• **INPUT**:
***

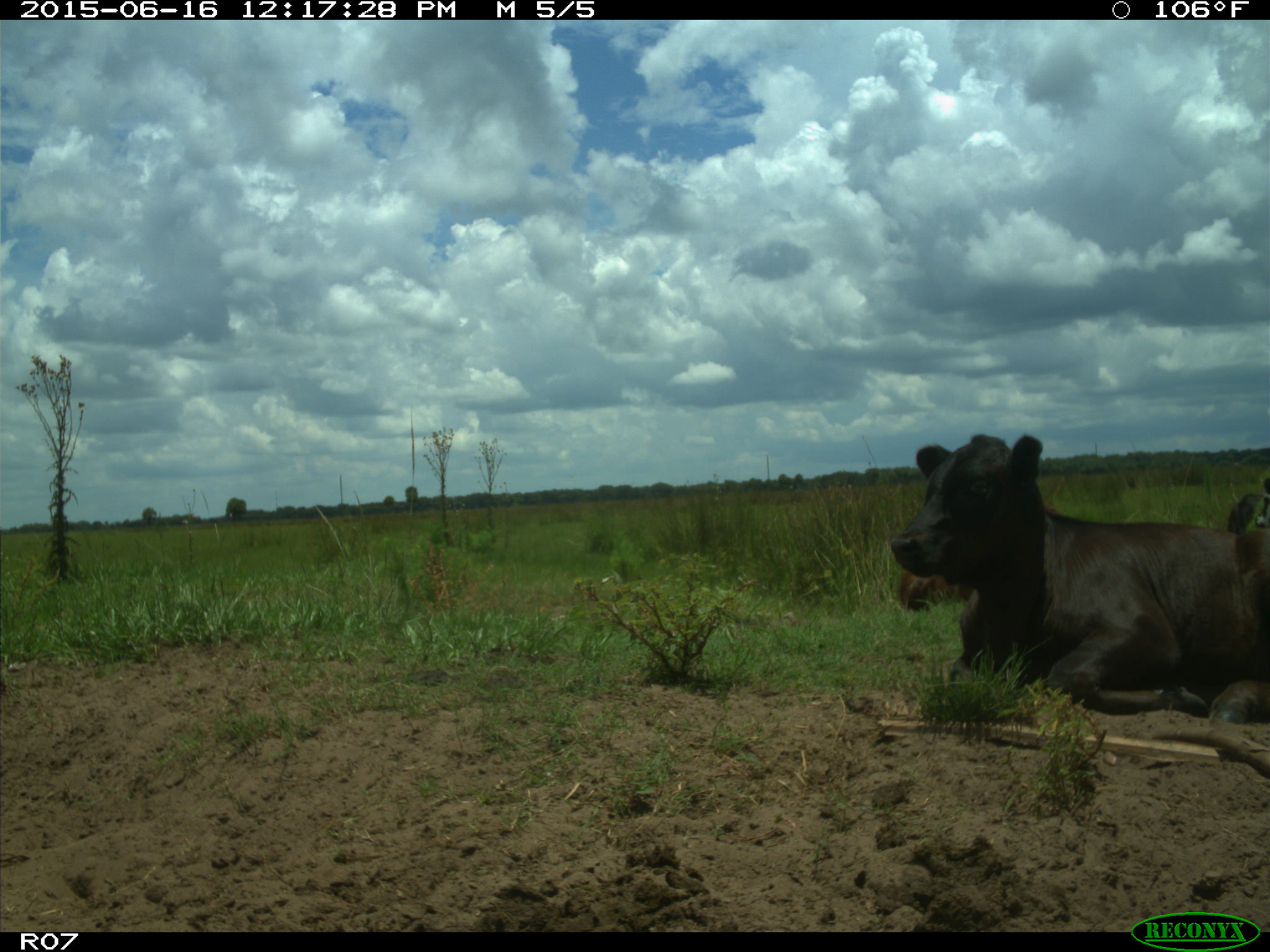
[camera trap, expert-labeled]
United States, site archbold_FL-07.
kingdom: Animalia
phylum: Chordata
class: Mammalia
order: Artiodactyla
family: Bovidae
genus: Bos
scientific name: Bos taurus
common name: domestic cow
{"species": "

***

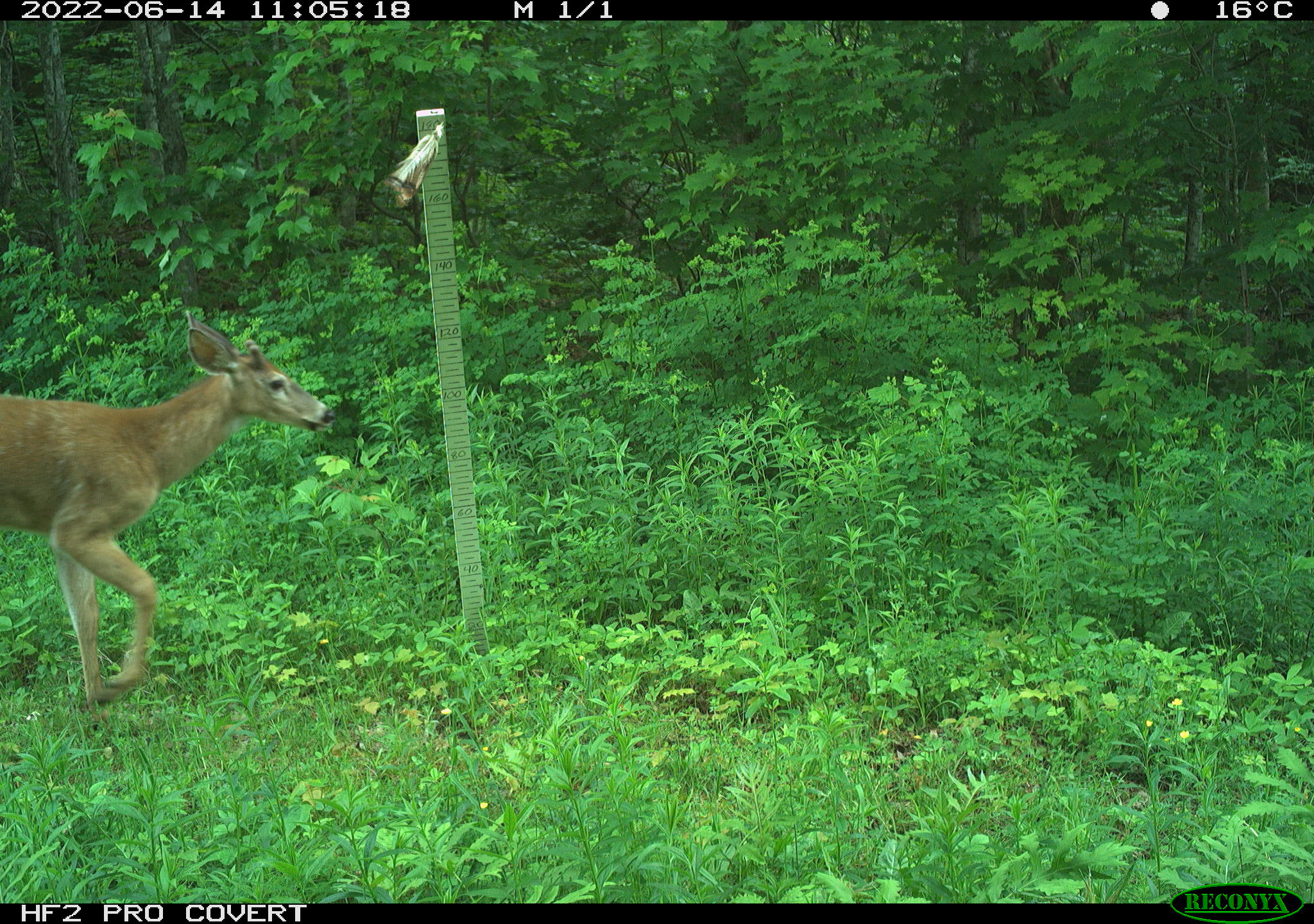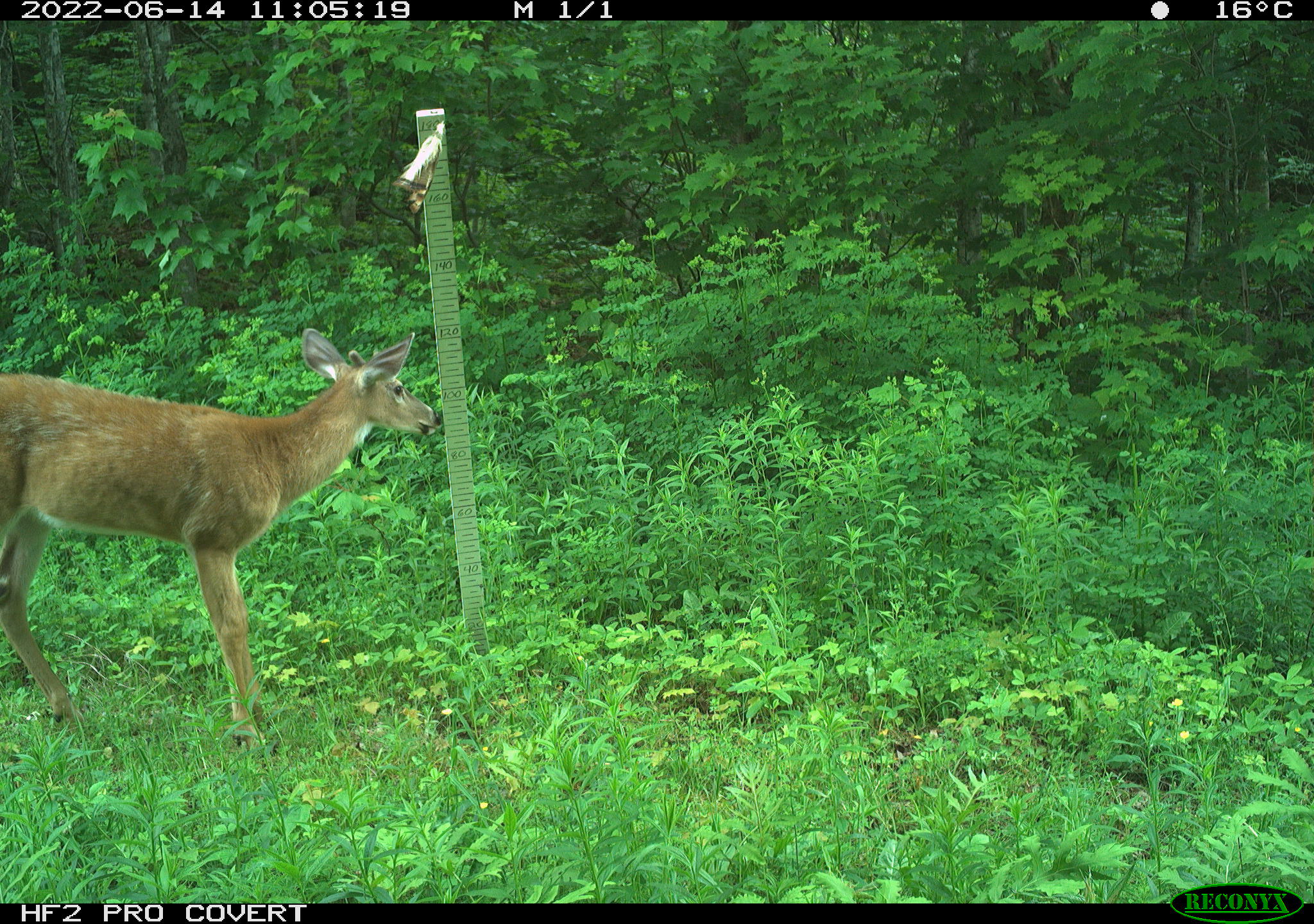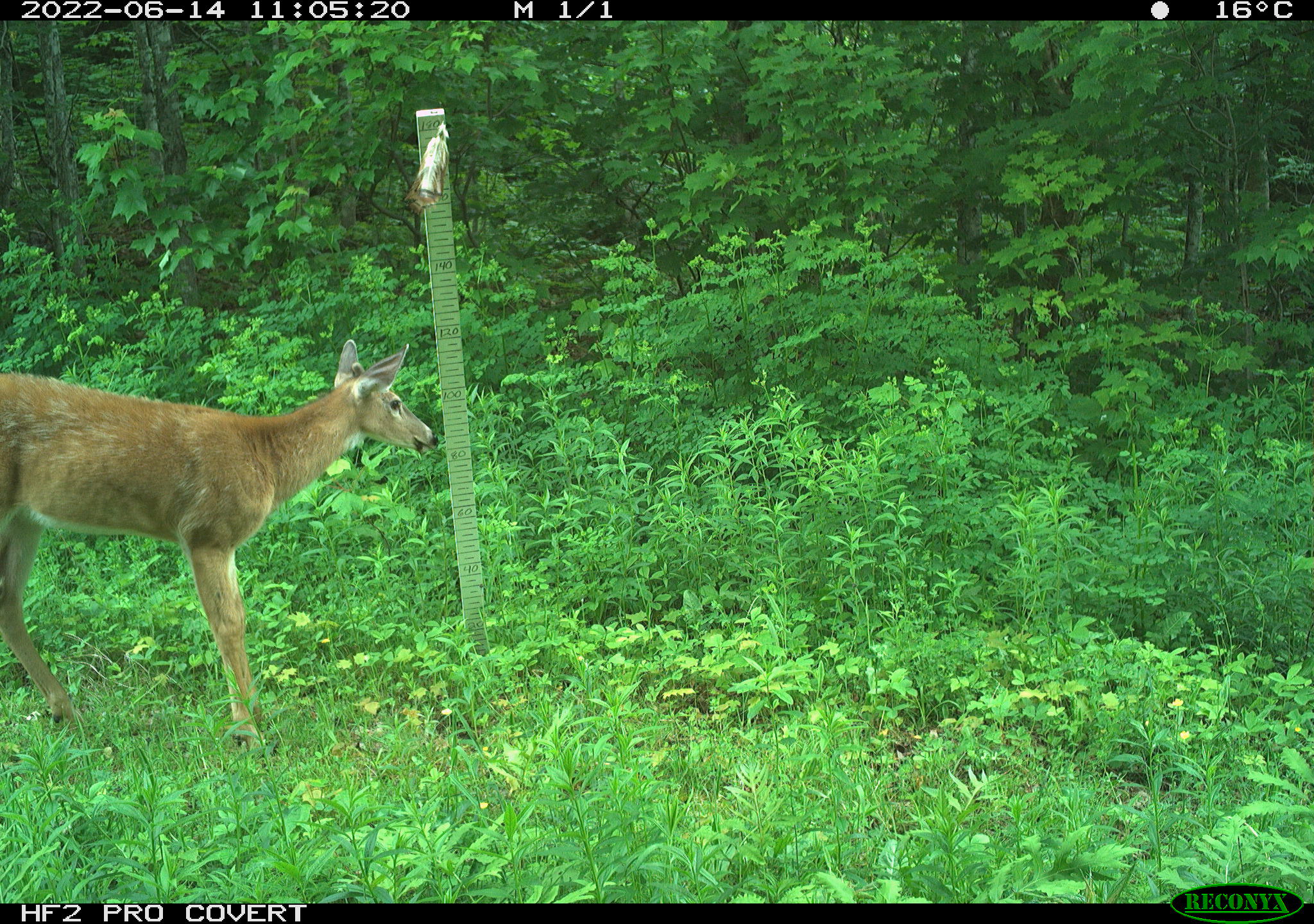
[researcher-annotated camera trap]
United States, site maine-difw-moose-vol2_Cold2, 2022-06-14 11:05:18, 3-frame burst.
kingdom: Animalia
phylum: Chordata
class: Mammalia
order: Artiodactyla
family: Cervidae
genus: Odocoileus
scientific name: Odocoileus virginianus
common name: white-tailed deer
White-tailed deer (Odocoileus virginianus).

***

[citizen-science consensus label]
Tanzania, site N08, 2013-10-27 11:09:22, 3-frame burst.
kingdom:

***

• **BRIEF**:
All lines in the data that contain the word "States" should be copied.

• **ANSWER TO THIS PROBLEM**:
United States, site archbold_FL-07.
United States, site maine-difw-moose-vol2_Cold2, 2022-06-14 11:05:18, 3-frame burst.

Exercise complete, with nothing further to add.